KRAS mutation status did not appear to predict response to sorafenib, based on a negative interaction analysis for both progression-free and overall survival. Sorafenib treatment had a more favorable effect on progression-free survival than placebo in patients with both mutated and wild-type KRAS tumors.

“We do not see KRAS as having a predictive value for sorafenib as third- or fourth-line therapy,” Dr. Mok stated.

Samples were obtained from 357 patients; 107 provided tissue samples and 346 provided plasma samples. Samples were positive for EGFR mutations in 26% and for KRAS mutations, in 20%.

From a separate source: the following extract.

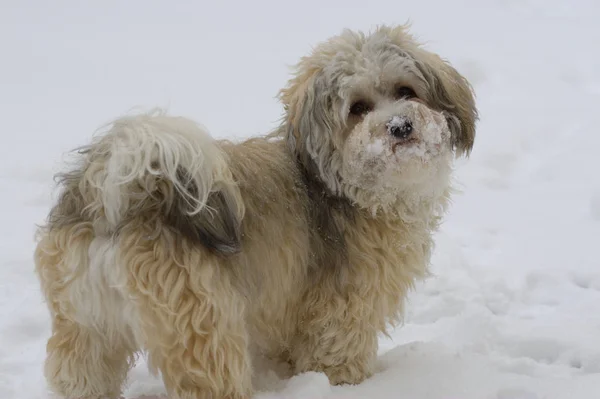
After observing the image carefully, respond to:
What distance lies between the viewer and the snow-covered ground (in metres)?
3.20

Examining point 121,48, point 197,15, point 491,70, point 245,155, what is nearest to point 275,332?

 “This is a retrospective exploratory analysis with a small sample size. It is hypothesis-generating, and results should be interpreted with caution,” Dr. Mok said. During the question-and-answer session, he said that it is not clear why EGFR-positive patients appeared to benefit from sorafenib. “We need to learn more,” he concluded. ■

Disclosure: Dr. Mok has been a consultant to and speaker for AstraZeneca, Roche, Pfizer, Boehringer Ingelheim, Lilly, Merck Serono, Taiho, BeiGene, and Eisai. Dr. Paz-Ares has been an advisor for Lilly.

References

1. Paz-Ares L, Hirsh V, Zhang L, et al: Monotherapy administration of sorafenib in patients with non-small cell lung cancer: Phase III, randomized, double-blind, placebo-controlled MISSION trial. 2012 ESMO Congress. Abstract LBA33. Presented September 29, 2012.

2. Mok TSK, Paz-Ares L, Wu Y-L, et al: Association between tumor EGFR and KRas mutation status and clinical outcomes in NSCLC patients randomized to sorafenib plus best supportive care (BSC) or BSC alone: Subanalysis of the phase III MISSION trial. 2012 ESMO Congress. Abstract LBA9. Presented September 29, 2012.